Global demand for plastics processing machinery is projected to rise 6% pa through 2015 to US$28.9 bln, a rebound from market declines experienced during the recession impacted 2005-2010 period. Sales growth will be driven by an acceleration in plastic product manufacturing, as well as by a favorable fixed investment environment worldwide. Many nations are building up their plastics manufacturing infrastructure, due to both rising domestic demand for plastics-consuming goods and export opportunities to developed nations. Plastics processing machinery production will grow the fastest in the Asia Pacific region through 2015, expanding 7.7% pa. Gains in developing nations will be the driving force behind advances in the global market for plastics processing equipment. China, for example, will account for over 40% of all additional global demand through 2015, with growth stimulated by strong increases in plastic manufacturing as industrialization efforts continue and income levels rise. Other nations in Asia with smaller, less-developed economies, such as India, Vietnam and Thailand, will also record healthy market gains. In developed areas of the world, most notably the US, Western Europe and Japan, demand will rebound after a period of decline, although sales advances will not be as strong as those in developing nations. Among major product types, extrusion equipment will post the strongest gains through 2015, benefiting from growth in global construction spending that will fuel demand for extruded goods like pipe and siding. Injection molding equipment will remain the largest product segment, accounting for 40% of demand in 2015. Injection molding machines are used in a wide array of applications, ranging from automotive components to consumer goods to medical supplies. The construction market will post the strongest gains through 2015, benefiting from an acceleration in global construction spending. The consumer/institutional products market will also post solid gains, reflecting rising standards of living.
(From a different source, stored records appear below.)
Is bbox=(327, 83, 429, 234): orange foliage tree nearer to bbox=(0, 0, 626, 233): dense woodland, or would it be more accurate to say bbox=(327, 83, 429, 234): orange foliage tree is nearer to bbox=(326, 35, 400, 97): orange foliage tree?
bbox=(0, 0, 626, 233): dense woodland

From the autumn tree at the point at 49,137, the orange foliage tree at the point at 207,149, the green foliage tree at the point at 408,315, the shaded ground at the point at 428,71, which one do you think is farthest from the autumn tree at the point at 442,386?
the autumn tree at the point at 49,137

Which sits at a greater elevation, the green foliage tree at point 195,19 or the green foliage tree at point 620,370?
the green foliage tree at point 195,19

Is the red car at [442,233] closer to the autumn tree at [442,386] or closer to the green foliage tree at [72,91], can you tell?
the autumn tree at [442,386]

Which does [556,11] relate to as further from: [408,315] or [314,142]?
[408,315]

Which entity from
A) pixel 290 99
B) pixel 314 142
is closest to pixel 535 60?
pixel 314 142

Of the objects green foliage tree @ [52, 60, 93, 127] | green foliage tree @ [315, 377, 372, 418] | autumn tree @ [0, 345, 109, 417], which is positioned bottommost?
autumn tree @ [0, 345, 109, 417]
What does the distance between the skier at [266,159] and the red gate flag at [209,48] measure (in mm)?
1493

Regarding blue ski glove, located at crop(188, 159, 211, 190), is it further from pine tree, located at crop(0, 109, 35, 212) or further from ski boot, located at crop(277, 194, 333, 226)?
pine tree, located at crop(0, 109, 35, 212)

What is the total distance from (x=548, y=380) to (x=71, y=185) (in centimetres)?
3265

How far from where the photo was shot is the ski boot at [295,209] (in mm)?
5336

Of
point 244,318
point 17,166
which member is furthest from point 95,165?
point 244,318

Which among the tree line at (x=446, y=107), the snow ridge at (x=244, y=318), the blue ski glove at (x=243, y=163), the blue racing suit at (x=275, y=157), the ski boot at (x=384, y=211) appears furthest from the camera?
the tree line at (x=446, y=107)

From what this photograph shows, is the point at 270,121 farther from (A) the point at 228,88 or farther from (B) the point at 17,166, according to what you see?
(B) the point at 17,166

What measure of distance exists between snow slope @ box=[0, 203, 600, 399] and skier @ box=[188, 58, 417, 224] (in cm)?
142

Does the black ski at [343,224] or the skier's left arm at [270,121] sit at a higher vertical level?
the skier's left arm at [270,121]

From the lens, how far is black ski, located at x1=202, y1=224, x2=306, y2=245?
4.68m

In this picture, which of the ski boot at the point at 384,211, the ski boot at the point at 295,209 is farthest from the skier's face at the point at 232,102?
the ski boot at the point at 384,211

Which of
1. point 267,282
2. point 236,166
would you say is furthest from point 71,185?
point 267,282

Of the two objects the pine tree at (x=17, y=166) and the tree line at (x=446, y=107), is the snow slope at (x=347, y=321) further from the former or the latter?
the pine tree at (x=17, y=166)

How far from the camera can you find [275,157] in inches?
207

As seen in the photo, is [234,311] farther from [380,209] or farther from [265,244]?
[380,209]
The packaging market will post respectable gains due to rising manufacturing output and consumer demand for packaged products. In addition, plastic will continue to gain market share from other materials in applications such as bottles.
2012 was a capital year for North American plastics capital equipment, with orders for injection molding machines, blown-film lines, auxiliary equipment, thermoforming equipment and hot runners all up compared to 2011. Even for single-screw extruders, where annual orders were down, albeit less than 2% (13 units), the full-year dollar value was up by 38% compared to 2011. The only market truly off in 2012 was the blow molding segment. There, the total number of new blow molding machines ordered in 2012 was 67 units, down 18 from 2011, with the full-year dollar value off 34%. All this data can be found in the Society of the Plastics Industry (SPI) Equipment Council's Committee on Equipment Statistics (CES). 3080 injection molding machines shipped in North America in 2012, with a value of US$846.9 mln. Q4-2012 injection molding machines orders totaled 844 units, up 13% compared to Q3-2012, and 15% higher than Q4-2011. The annual total for the number of injection molding machines ordered in 2012 was up 16% when compared to 2011, and the value of those machines was up 20%. The number of machines to be delivered in 2013 is forecast to grow 6-8%, according to analysis by Mountaintop Economics & Research Inc.'s (MER) Bill Wood. If that prediction holds, a total of at least 3500 new injection molding machines will be ordered in 2013, with the dollar value of those machines forecast to expand by 6%-8%. Additional data points, comparing Q4 2012 to Q4 2011:
There were a total of 933 extrusion shipments in 2012, valued at US$130.7 mln. New orders for single-screw extruders totaled 251 units in Q4-2012, up 27% compared to Q3 and 14% higher compared with Q4-2011. For the full year, twin-screw units were down 29% compared to 2011. There were 91 blow molding machines shipped in North America in 2012, excluding large units, with a value of US$82.8 mln, with dollar value down 34% compared with 2011, SPI said.